The African Poetry Digital Portal, an initiative led by Kwame Dawes and Lorna Dawes, has received a $2 million grant from the Andrew W. Mellon Foundation. As reported by Brown University News, the three-year initiative will collect and contextualize African poetic works, biographies, critical scholarship, and media coverage into a single, publicly accessible online resource.

Kwame and Lorna Dawes recently moved to Brown University after more than a decade at the University of Nebraska-Lincoln.
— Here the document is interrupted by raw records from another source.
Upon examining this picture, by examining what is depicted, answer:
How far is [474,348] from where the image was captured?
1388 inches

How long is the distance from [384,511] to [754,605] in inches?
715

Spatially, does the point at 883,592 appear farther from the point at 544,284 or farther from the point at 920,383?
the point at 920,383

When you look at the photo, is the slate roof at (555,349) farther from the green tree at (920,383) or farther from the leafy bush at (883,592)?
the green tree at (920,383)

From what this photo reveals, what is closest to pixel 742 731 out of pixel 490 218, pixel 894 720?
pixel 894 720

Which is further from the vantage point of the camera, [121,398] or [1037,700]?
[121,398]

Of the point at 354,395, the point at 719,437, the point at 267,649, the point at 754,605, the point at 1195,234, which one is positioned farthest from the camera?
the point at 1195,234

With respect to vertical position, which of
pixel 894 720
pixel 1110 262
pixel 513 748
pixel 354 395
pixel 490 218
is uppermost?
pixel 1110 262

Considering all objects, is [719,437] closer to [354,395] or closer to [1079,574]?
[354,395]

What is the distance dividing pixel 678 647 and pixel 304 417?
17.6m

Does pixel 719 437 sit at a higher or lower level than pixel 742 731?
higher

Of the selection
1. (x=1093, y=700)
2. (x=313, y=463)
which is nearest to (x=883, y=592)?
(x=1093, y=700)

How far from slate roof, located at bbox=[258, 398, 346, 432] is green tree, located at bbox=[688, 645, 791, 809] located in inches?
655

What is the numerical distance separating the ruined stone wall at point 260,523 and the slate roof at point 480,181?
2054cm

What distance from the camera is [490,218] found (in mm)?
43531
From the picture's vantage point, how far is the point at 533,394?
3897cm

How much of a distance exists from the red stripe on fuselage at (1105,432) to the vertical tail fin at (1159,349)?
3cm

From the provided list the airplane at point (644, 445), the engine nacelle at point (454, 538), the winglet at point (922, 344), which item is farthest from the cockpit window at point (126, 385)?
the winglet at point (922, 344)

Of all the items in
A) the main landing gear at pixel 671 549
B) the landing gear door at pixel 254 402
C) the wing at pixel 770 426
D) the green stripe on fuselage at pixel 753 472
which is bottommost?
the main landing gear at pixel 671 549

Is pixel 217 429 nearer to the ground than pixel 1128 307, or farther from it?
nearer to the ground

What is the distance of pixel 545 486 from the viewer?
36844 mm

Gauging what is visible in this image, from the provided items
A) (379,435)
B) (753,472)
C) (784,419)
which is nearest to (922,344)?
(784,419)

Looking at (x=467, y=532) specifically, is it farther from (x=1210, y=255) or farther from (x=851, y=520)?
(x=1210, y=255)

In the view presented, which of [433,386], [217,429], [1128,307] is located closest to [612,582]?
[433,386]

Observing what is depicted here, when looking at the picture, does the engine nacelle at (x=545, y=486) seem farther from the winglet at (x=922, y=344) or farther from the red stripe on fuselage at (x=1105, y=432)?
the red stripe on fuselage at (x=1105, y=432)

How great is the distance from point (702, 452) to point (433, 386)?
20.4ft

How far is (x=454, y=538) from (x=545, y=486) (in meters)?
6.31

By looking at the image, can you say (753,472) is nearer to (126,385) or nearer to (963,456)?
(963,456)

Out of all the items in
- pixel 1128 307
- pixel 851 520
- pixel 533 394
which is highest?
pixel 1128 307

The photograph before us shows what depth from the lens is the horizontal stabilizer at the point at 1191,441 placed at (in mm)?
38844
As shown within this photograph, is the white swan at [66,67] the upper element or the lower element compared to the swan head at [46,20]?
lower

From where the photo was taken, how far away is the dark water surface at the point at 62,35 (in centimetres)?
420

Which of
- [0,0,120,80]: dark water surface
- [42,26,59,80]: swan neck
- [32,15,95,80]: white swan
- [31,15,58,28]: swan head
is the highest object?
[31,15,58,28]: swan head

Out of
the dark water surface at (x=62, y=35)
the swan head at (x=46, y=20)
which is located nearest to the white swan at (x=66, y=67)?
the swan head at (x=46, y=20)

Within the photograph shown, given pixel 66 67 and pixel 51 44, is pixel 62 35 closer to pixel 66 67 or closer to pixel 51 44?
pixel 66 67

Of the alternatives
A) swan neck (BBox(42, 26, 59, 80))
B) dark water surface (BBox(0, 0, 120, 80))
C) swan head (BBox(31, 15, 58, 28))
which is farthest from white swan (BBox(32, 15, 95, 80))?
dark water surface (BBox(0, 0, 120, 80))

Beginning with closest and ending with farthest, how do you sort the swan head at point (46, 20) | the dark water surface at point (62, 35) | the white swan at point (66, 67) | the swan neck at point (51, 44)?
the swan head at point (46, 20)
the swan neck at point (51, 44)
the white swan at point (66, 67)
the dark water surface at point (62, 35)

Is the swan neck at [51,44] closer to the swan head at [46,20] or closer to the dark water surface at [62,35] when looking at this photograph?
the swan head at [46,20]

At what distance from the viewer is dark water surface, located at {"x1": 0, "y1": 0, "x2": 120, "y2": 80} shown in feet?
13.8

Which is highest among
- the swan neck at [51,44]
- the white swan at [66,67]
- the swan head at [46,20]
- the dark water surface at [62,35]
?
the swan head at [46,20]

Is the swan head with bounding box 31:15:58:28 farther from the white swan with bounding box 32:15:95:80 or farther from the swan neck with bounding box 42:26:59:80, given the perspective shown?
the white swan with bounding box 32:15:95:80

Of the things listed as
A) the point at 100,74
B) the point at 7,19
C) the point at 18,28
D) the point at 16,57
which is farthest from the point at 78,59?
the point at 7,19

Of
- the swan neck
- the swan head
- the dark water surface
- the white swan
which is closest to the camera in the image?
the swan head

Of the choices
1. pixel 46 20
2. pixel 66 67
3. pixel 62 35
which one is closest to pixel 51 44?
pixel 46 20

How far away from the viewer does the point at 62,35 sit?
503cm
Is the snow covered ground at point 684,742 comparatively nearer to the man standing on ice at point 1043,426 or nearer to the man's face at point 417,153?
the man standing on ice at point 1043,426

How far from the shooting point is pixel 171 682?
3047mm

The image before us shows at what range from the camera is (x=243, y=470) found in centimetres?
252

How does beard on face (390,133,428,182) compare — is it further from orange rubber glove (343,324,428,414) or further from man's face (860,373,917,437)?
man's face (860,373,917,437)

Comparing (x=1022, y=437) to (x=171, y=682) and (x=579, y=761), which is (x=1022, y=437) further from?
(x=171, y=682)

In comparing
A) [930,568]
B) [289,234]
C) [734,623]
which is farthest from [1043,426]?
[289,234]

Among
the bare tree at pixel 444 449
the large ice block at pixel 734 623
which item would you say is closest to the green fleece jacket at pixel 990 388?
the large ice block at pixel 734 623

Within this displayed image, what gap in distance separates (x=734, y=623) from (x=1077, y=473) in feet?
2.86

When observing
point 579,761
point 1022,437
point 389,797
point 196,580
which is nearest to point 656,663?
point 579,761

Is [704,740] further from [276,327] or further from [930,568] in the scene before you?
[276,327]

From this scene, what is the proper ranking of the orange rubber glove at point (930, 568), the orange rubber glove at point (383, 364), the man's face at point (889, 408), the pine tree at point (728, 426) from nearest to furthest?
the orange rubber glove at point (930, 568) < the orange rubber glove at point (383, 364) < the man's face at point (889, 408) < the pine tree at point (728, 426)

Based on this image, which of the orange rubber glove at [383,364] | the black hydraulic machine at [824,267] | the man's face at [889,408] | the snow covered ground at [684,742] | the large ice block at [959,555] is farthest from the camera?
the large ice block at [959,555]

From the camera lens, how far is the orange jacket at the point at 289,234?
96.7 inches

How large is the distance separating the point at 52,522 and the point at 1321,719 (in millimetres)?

In their move to Brown, they are bringing with them the poetry portal first established in 2018 with a $150,000 Ford Foundation grant, as well as the African Poetry Book Fund (APBF), a publishing platform for African poetry founded in 2012. (Though now based at Brown, the APBF will continue its publishing partnerships with the University of Nebraska Press and Akashic Books.)

The new Mellon grant will significantly expand the poetry portal, transforming it into a one-stop digital resource for poetry, biographies, scholarship, and news coverage from across Africa and the global African diaspora.

“I believe poets are the chroniclers of the sentiment of their time,” Kwame Dawes said. “If you didn’t know anything about Uganda, but then you read some poems from Uganda, it would unlock your empathy and imagination. You’d immediately understand something about the way people there exist and feel. If we make more spaces for African poets, we can understand more about human existence.”

The project will employ postdoctoral researchers and scholars to develop databases, bibliographies, and digital humanities projects that illuminate the life and work of African poets such as Dennis Brutus, Safia Elhillo, and Christopher Okigbo. It will also focus on recovering and unifying scattered poetry records—many of which exist across multiple continents and formats—into a comprehensive digital archive.

Lorna Dawes describes the project as “a digital reunification,” bringing together dispersed materials from oral recordings housed in Togo to manuscripts in France to translations in U.S. libraries. “We’re bringing those dispersed pieces together digitally so scholars can go and find everything,” she said.

The African Poetry Digital Portal is being developed in collaboration with Brown’s Center for Digital Scholarship. A full launch timeline has yet to be announced, but the project marks a major step toward building the kind of robust, open-access infrastructure long missing from the study of African literature.

Congrats to Kwame Dawes and Lorna Dawes!